WORK INSTRUCTION: Each line of the data has to be written out again exactly as shown.

INPUT:
=== Begin Enclosure ===

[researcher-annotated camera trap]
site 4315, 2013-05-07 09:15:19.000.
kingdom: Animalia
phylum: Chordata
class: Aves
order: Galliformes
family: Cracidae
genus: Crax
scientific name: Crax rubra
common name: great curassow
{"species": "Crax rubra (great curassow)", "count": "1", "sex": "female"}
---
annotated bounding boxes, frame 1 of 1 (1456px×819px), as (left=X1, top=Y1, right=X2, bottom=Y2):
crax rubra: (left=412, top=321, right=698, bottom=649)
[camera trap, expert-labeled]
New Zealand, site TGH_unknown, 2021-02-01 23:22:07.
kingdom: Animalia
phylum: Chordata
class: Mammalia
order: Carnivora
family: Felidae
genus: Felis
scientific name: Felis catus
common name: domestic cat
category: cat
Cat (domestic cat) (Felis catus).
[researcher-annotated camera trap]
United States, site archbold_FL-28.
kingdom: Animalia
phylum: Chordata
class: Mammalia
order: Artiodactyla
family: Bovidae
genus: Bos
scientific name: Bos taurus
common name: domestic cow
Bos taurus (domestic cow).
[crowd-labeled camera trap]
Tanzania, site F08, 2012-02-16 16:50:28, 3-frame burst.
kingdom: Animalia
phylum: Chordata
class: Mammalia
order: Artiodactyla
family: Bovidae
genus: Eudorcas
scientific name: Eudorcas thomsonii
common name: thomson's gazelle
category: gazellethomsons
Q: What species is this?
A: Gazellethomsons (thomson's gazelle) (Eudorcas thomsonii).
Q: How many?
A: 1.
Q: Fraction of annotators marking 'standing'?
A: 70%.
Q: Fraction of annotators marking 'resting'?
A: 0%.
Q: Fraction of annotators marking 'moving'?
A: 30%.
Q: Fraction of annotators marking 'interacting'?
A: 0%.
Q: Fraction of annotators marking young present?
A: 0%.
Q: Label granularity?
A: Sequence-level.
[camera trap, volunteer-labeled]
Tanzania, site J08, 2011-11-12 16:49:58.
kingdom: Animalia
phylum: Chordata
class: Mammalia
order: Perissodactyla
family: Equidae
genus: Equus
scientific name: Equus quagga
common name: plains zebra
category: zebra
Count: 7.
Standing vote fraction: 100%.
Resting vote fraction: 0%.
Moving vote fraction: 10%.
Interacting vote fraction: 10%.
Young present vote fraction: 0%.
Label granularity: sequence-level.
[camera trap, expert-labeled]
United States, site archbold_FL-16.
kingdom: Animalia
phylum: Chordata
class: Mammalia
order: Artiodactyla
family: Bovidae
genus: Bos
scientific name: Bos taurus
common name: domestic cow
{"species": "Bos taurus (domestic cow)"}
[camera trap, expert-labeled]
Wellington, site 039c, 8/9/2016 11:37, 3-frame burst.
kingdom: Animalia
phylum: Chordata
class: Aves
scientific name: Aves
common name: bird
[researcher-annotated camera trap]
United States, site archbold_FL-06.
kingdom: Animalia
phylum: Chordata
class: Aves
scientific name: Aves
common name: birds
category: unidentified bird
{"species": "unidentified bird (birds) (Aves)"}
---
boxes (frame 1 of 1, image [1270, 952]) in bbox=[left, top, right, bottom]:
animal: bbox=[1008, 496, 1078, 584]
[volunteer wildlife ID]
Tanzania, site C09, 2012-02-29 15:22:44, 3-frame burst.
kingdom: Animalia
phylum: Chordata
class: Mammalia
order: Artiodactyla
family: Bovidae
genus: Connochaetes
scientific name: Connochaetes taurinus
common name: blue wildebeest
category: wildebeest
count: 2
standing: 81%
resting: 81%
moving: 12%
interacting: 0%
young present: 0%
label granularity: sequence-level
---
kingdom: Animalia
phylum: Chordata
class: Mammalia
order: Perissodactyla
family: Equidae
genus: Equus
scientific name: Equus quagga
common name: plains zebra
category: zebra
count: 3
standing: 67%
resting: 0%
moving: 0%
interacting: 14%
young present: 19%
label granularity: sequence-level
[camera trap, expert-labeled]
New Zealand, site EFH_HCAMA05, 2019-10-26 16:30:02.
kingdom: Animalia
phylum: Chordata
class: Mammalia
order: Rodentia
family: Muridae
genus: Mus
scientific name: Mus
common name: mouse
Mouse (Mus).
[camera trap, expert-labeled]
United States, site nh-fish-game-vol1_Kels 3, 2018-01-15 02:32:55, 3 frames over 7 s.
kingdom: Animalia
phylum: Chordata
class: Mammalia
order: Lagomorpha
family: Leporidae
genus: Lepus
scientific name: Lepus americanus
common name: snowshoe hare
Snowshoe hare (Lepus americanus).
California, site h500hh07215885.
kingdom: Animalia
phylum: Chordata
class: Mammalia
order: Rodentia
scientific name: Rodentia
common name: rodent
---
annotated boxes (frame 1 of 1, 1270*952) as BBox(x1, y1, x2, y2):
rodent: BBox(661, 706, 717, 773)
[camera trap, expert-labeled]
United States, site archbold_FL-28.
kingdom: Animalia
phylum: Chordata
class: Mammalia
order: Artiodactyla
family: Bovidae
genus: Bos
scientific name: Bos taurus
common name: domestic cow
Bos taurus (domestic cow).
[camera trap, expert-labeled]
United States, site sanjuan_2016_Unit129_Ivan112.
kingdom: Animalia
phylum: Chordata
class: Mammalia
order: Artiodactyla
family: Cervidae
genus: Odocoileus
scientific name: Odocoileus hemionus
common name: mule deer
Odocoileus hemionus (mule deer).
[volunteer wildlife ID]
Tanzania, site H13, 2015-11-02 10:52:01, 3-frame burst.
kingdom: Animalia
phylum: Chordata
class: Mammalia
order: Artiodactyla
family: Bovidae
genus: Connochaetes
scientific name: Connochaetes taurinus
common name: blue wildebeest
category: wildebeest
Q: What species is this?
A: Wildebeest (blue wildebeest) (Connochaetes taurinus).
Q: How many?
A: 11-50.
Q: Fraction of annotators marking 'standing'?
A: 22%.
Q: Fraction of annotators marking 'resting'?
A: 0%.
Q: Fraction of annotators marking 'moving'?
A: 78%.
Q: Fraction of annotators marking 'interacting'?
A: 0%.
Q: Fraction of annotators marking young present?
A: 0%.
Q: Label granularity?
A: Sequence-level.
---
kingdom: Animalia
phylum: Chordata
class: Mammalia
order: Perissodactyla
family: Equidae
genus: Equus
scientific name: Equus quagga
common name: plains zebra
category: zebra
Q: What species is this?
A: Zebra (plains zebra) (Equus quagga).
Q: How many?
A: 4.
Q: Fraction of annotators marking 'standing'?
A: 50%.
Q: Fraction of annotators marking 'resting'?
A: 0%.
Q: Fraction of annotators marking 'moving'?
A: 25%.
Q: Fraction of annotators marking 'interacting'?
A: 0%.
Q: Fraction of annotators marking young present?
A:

=== End Enclosure ===

REPLY:
[researcher-annotated camera trap]
site 4315, 2013-05-07 09:15:19.000.
kingdom: Animalia
phylum: Chordata
class: Aves
order: Galliformes
family: Cracidae
genus: Crax
scientific name: Crax rubra
common name: great curassow
{"species": "Crax rubra (great curassow)", "count": "1", "sex": "female"}
---
annotated bounding boxes, frame 1 of 1 (1456px×819px), as (left=X1, top=Y1, right=X2, bottom=Y2):
crax rubra: (left=412, top=321, right=698, bottom=649)
[camera trap, expert-labeled]
New Zealand, site TGH_unknown, 2021-02-01 23:22:07.
kingdom: Animalia
phylum: Chordata
class: Mammalia
order: Carnivora
family: Felidae
genus: Felis
scientific name: Felis catus
common name: domestic cat
category: cat
Cat (domestic cat) (Felis catus).
[researcher-annotated camera trap]
United States, site archbold_FL-28.
kingdom: Animalia
phylum: Chordata
class: Mammalia
order: Artiodactyla
family: Bovidae
genus: Bos
scientific name: Bos taurus
common name: domestic cow
Bos taurus (domestic cow).
[crowd-labeled camera trap]
Tanzania, site F08, 2012-02-16 16:50:28, 3-frame burst.
kingdom: Animalia
phylum: Chordata
class: Mammalia
order: Artiodactyla
family: Bovidae
genus: Eudorcas
scientific name: Eudorcas thomsonii
common name: thomson's gazelle
category: gazellethomsons
Q: What species is this?
A: Gazellethomsons (thomson's gazelle) (Eudorcas thomsonii).
Q: How many?
A: 1.
Q: Fraction of annotators marking 'standing'?
A: 70%.
Q: Fraction of annotators marking 'resting'?
A: 0%.
Q: Fraction of annotators marking 'moving'?
A: 30%.
Q: Fraction of annotators marking 'interacting'?
A: 0%.
Q: Fraction of annotators marking young present?
A: 0%.
Q: Label granularity?
A: Sequence-level.
[camera trap, volunteer-labeled]
Tanzania, site J08, 2011-11-12 16:49:58.
kingdom: Animalia
phylum: Chordata
class: Mammalia
order: Perissodactyla
family: Equidae
genus: Equus
scientific name: Equus quagga
common name: plains zebra
category: zebra
Count: 7.
Standing vote fraction: 100%.
Resting vote fraction: 0%.
Moving vote fraction: 10%.
Interacting vote fraction: 10%.
Young present vote fraction: 0%.
Label granularity: sequence-level.
[camera trap, expert-labeled]
United States, site archbold_FL-16.
kingdom: Animalia
phylum: Chordata
class: Mammalia
order: Artiodactyla
family: Bovidae
genus: Bos
scientific name: Bos taurus
common name: domestic cow
{"species": "Bos taurus (domestic cow)"}
[camera trap, expert-labeled]
Wellington, site 039c, 8/9/2016 11:37, 3-frame burst.
kingdom: Animalia
phylum: Chordata
class: Aves
scientific name: Aves
common name: bird
[researcher-annotated camera trap]
United States, site archbold_FL-06.
kingdom: Animalia
phylum: Chordata
class: Aves
scientific name: Aves
common name: birds
category: unidentified bird
{"species": "unidentified bird (birds) (Aves)"}
---
boxes (frame 1 of 1, image [1270, 952]) in bbox=[left, top, right, bottom]:
animal: bbox=[1008, 496, 1078, 584]
[volunteer wildlife ID]
Tanzania, site C09, 2012-02-29 15:22:44, 3-frame burst.
kingdom: Animalia
phylum: Chordata
class: Mammalia
order: Artiodactyla
family: Bovidae
genus: Connochaetes
scientific name: Connochaetes taurinus
common name: blue wildebeest
category: wildebeest
count: 2
standing: 81%
resting: 81%
moving: 12%
interacting: 0%
young present: 0%
label granularity: sequence-level
---
kingdom: Animalia
phylum: Chordata
class: Mammalia
order: Perissodactyla
family: Equidae
genus: Equus
scientific name: Equus quagga
common name: plains zebra
category: zebra
count: 3
standing: 67%
resting: 0%
moving: 0%
interacting: 14%
young present: 19%
label granularity: sequence-level
[camera trap, expert-labeled]
New Zealand, site EFH_HCAMA05, 2019-10-26 16:30:02.
kingdom: Animalia
phylum: Chordata
class: Mammalia
order: Rodentia
family: Muridae
genus: Mus
scientific name: Mus
common name: mouse
Mouse (Mus).
[camera trap, expert-labeled]
United States, site nh-fish-game-vol1_Kels 3, 2018-01-15 02:32:55, 3 frames over 7 s.
kingdom: Animalia
phylum: Chordata
class: Mammalia
order: Lagomorpha
family: Leporidae
genus: Lepus
scientific name: Lepus americanus
common name: snowshoe hare
Snowshoe hare (Lepus americanus).
California, site h500hh07215885.
kingdom: Animalia
phylum: Chordata
class: Mammalia
order: Rodentia
scientific name: Rodentia
common name: rodent
---
annotated boxes (frame 1 of 1, 1270*952) as BBox(x1, y1, x2, y2):
rodent: BBox(661, 706, 717, 773)
[camera trap, expert-labeled]
United States, site archbold_FL-28.
kingdom: Animalia
phylum: Chordata
class: Mammalia
order: Artiodactyla
family: Bovidae
genus: Bos
scientific name: Bos taurus
common name: domestic cow
Bos taurus (domestic cow).
[camera trap, expert-labeled]
United States, site sanjuan_2016_Unit129_Ivan112.
kingdom: Animalia
phylum: Chordata
class: Mammalia
order: Artiodactyla
family: Cervidae
genus: Odocoileus
scientific name: Odocoileus hemionus
common name: mule deer
Odocoileus hemionus (mule deer).
[volunteer wildlife ID]
Tanzania, site H13, 2015-11-02 10:52:01, 3-frame burst.
kingdom: Animalia
phylum: Chordata
class: Mammalia
order: Artiodactyla
family: Bovidae
genus: Connochaetes
scientific name: Connochaetes taurinus
common name: blue wildebeest
category: wildebeest
Q: What species is this?
A: Wildebeest (blue wildebeest) (Connochaetes taurinus).
Q: How many?
A: 11-50.
Q: Fraction of annotators marking 'standing'?
A: 22%.
Q: Fraction of annotators marking 'resting'?
A: 0%.
Q: Fraction of annotators marking 'moving'?
A: 78%.
Q: Fraction of annotators marking 'interacting'?
A: 0%.
Q: Fraction of annotators marking young present?
A: 0%.
Q: Label granularity?
A: Sequence-level.
---
kingdom: Animalia
phylum: Chordata
class: Mammalia
order: Perissodactyla
family: Equidae
genus: Equus
scientific name: Equus quagga
common name: plains zebra
category: zebra
Q: What species is this?
A: Zebra (plains zebra) (Equus quagga).
Q: How many?
A: 4.
Q: Fraction of annotators marking 'standing'?
A: 50%.
Q: Fraction of annotators marking 'resting'?
A: 0%.
Q: Fraction of annotators marking 'moving'?
A: 25%.
Q: Fraction of annotators marking 'interacting'?
A: 0%.
Q: Fraction of annotators marking young present?
A:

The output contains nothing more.